Braised “acorn-fed” grey squirrel with roasted loin and squirrel pie, garlic mash
We get squirrel from a supplier in the West Country, where they are trapped primarily at this time of year to protect songbird eggs. The furs are made into hats and gloves, while the tails are made into flies for fly fishing. Public reaction has been mainly positive, although there will always be some who don’t fully understand the reasoning behind dishes like this. But I am keen on reviving forgotten traditional English dishes, and everyone who has eaten the squirrel has enjoyed it.
1/2 bunch thyme
2 bay leaves
2 cloves garlic
1 litre brown chicken stock
4 bacon rashers
250g puff pastry
250g redcurrant jelly
600g potatoes, mashed
150g wild garlic leaves
Remove the legs from the squirrel and place in a baking dish. Roughly chop the carrot, onion and garlic and place in the dish with the legs. Add the thyme and bay leaves, pour over the chicken stock, season and cook at 135°C for about 31/2 hours or until tender.

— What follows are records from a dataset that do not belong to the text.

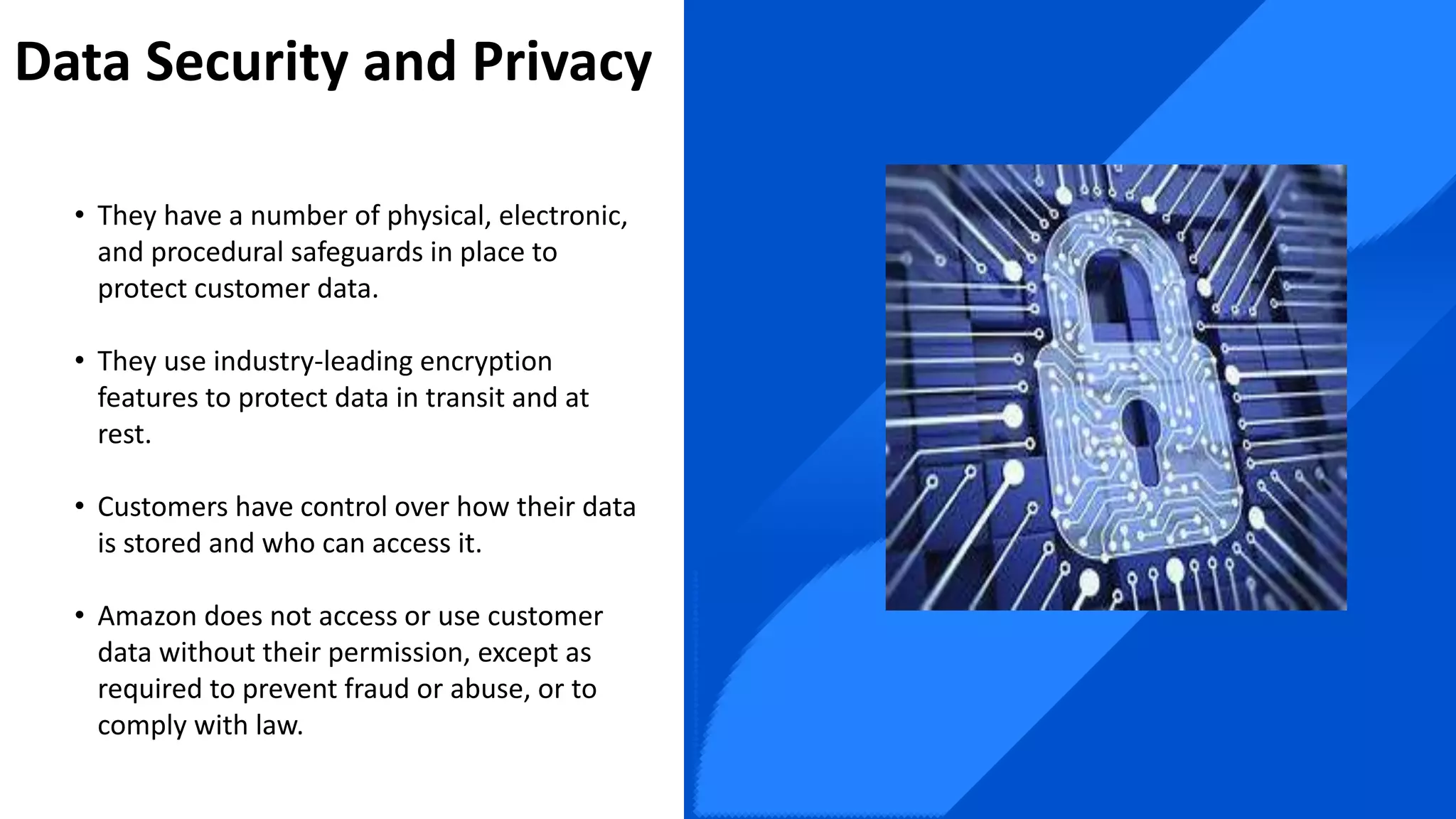 Data Security and Privacy

• They have a number of physical, electronic, and procedural safeguards in place to protect customer data.

• They use industry-leading encryption features to protect data in transit and at rest.

• Customers have control over how their data is stored and who can access it.

• Amazon does not access or use customer data without their permission, except as required to prevent fraud or abuse, or to comply with law.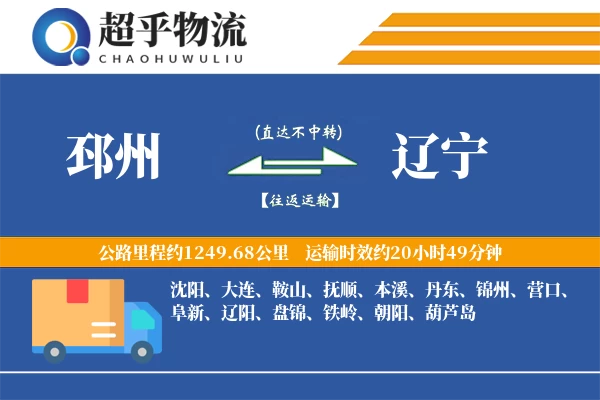 超乎物流
CHAOHUWULIU

邳州

(直达不中转)

【往返运输】

辽宁

公路里程约1249.68公里　运输时效约20小时49分钟

沈阳、大连、鞍山、抚顺、本溪、丹东、锦州、营口、阜新、辽阳、盘锦、铁岭、朝阳、葫芦岛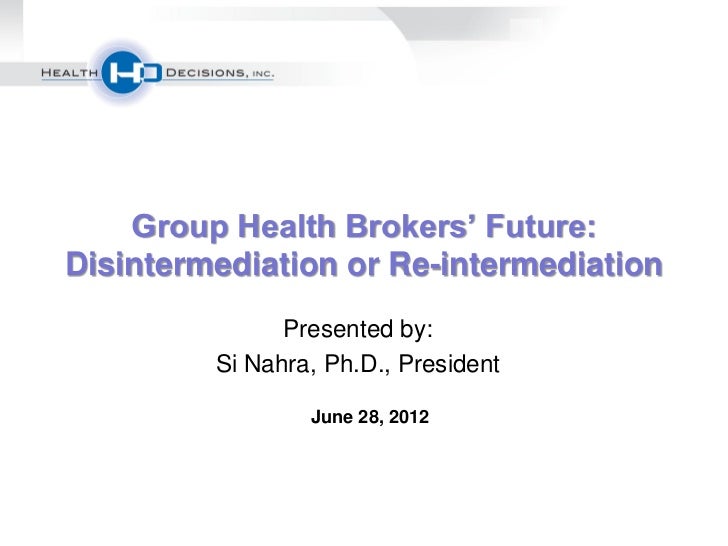 HEALTH HD DECISIONS, INC.

Group Health Brokers' Future: Disintermediation or Re-intermediation

Presented by:
Si Nahra, Ph.D., President

June 28, 2012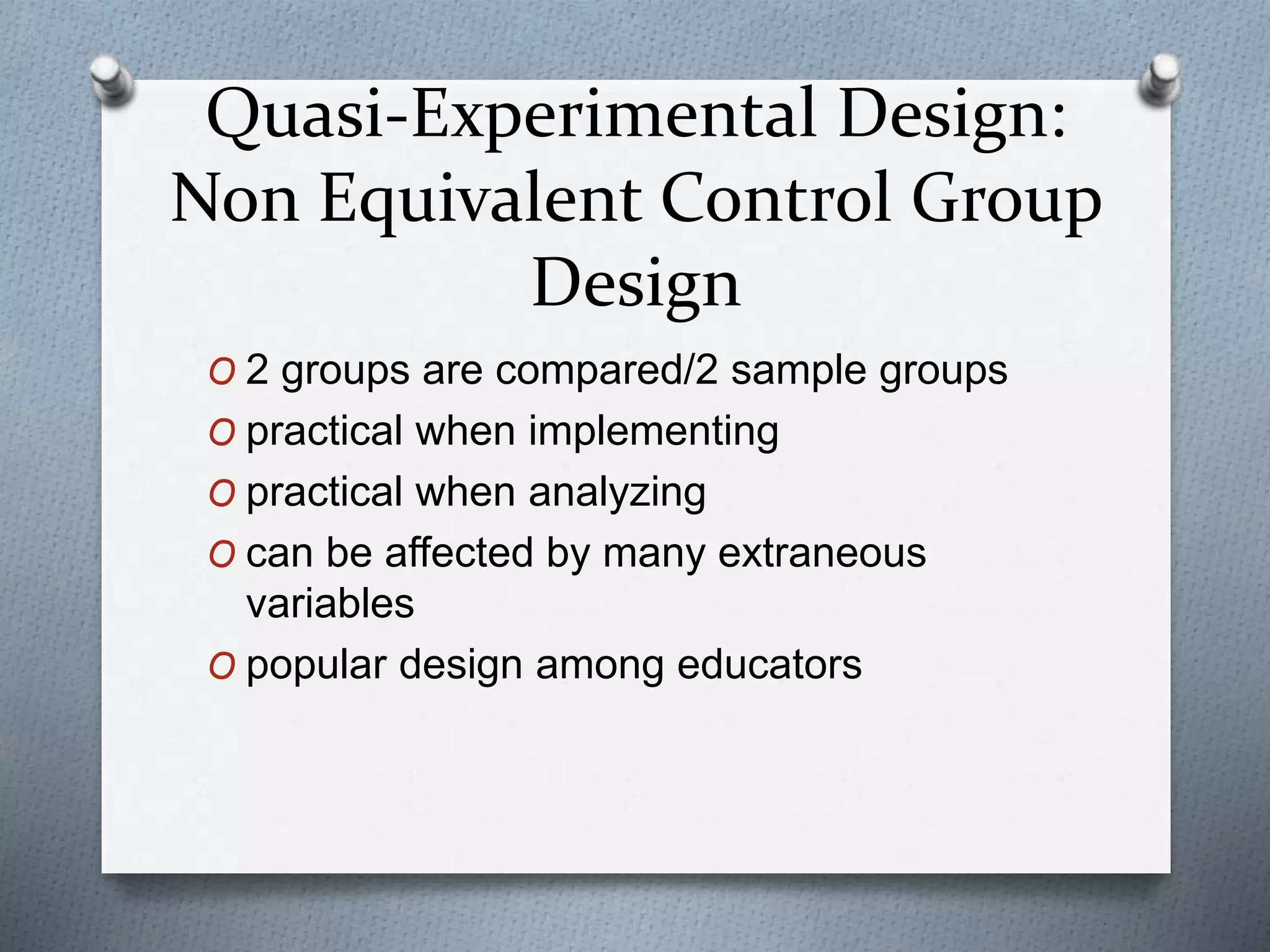 Quasi-Experimental Design: Non Equivalent Control Group Design

O 2 groups are compared/2 sample groups
O practical when implementing
O practical when analyzing
O can be affected by many extraneous variables
O popular design among educators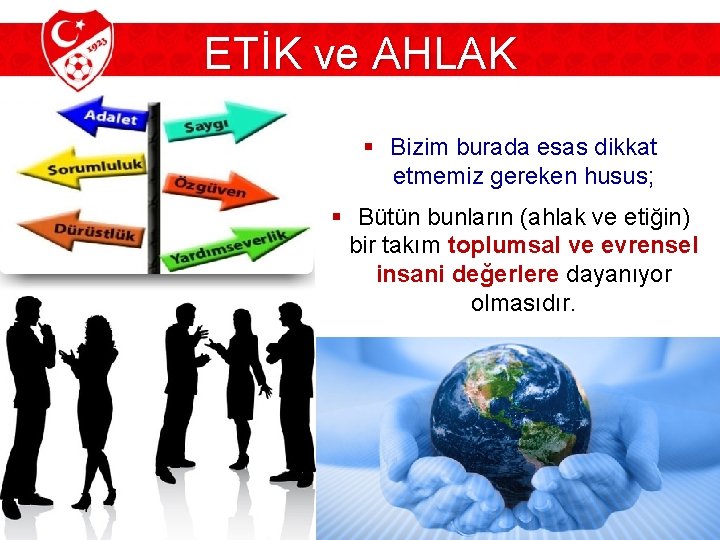 1923

ETİK ve AHLAK

Adalet

Saygı

Sorumluluk

Özgüven

Dürüstlük

Yardımseverlik

▪ Bizim burada esas dikkat etmemiz gereken husus;

▪ Bütün bunların (ahlak ve etiğin) bir takım toplumsal ve evrensel insani değerlere dayanıyor olmasıdır.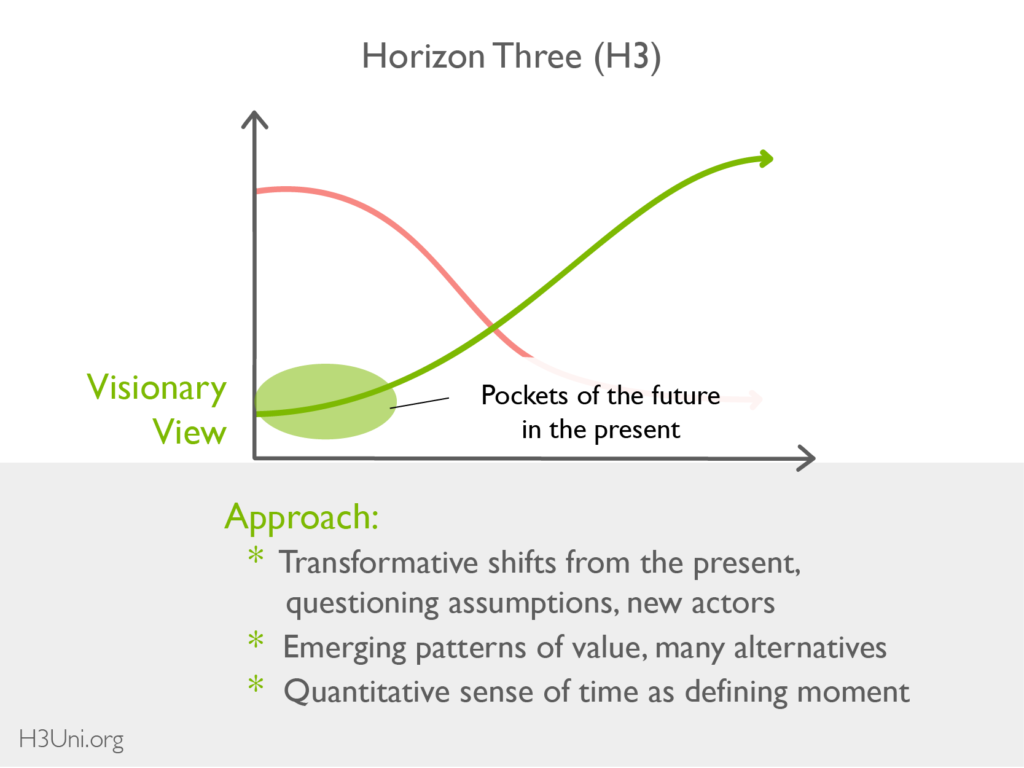 Horizon Three (H3)

Visionary View

Pockets of the future in the present

Approach:

* Transformative shifts from the present, questioning assumptions, new actors
* Emerging patterns of value, many alternatives
* Quantitative sense of time as defining moment

H3Uni.org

Meanwhile, separate the belly from the loin and the kidneys and liver. Discard the rest of the innards. Cut the ribcage away with a pair of scissors to leave a neat loin. Wrap the loin in bacon. I prefer to use sweet-cure streaky bacon.
When the legs are cooked, separate the hind legs from the smaller fore legs. Flake the meat off the front legs and reserve it for the pie.
Mince the livers, kidneys and bellies and season with salt and pepper. Add the flaked meat and breadcrumbs and make into four small pies using the puff pastry. Glaze the pie with the egg, and bake for 12 minutes at 175°C. Seal the loin in a hot pan and roast in the oven for eight minutes.
Strain off the cooking liquor and reduce with the redcurrant jelly until a thick sauce is obtained. Heat up the mash and add the wild garlic. Place a small spoonful of the mash on the plate and lay the two hind legs over it. Cut the loin in two and place on the mash. Generously spoon over the rich sauce and finish with the golden pie placed just in front of the mash.